De son côté, l’équipe de Stanford a collecté des données transcriptomiques, protéomiques et métabolomiques de 108 personnes âgées de 25 à 75 ans. Leurs microbiomes intestinal, cutané, oral, nasal, ainsi que leurs cytokines et leurs niveaux de lipides ont également été analysés. Les données ont été collectées tous les quelques mois sur une période de plusieurs années. Au total, les chercheurs ont analysé les niveaux de plus de 135 000 molécules et microbes différents, incluant 250 milliards de points de données distincts.
Les chercheurs ont constaté qu’environ 81 % des molécules et des microbiomes analysés présentaient des fluctuations non linéaires, indiquant ainsi que leurs niveaux changent davantage à certains âges qu’à d’autres. Les changements les plus importants se produisaient au milieu de la quarantaine et au début de la soixantaine.

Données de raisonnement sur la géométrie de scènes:

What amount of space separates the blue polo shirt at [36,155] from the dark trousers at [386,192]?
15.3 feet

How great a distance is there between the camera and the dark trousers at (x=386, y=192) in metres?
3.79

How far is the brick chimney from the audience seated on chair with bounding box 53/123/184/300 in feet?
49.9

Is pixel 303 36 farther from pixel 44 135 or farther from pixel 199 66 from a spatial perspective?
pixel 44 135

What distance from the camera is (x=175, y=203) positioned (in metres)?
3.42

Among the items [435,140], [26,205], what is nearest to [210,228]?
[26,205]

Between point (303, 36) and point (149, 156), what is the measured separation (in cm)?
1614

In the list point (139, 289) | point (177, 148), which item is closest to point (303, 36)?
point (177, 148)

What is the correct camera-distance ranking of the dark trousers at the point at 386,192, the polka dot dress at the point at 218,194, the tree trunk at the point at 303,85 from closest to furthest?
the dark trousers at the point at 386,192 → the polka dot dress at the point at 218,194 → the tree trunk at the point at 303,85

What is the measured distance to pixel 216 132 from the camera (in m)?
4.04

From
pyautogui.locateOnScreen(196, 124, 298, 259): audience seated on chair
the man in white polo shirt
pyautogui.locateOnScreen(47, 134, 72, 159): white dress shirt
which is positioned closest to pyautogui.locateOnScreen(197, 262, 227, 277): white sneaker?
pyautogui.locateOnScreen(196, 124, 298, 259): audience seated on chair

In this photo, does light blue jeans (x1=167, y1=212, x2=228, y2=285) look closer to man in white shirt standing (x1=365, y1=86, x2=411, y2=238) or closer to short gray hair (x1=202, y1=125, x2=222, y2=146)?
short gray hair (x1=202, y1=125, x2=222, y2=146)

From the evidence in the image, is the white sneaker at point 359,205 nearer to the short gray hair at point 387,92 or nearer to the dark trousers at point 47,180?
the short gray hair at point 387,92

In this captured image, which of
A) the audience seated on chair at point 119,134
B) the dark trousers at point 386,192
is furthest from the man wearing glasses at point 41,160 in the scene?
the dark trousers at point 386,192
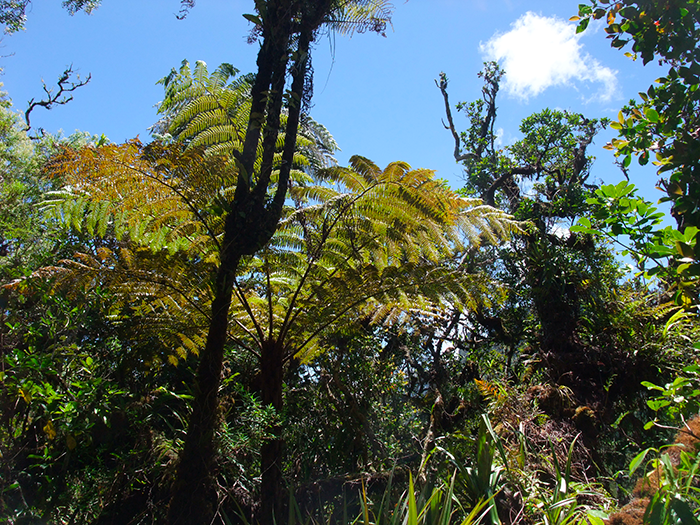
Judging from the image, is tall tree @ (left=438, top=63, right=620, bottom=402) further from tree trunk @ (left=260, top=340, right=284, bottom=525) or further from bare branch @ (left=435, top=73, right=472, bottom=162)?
tree trunk @ (left=260, top=340, right=284, bottom=525)

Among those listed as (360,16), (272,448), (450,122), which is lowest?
(272,448)

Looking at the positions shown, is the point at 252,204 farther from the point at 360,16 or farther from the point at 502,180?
the point at 502,180

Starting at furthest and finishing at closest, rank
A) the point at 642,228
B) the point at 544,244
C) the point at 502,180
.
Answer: the point at 502,180 → the point at 544,244 → the point at 642,228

• **ÉNONCÉ**: D'après le texte donné, à quelles périodes de la vie les changements les plus importants se produisaient-ils ?

• **SOLUTION RÉDIGÉE**: Au milieu de la quarantaine et au début de la soixantaine.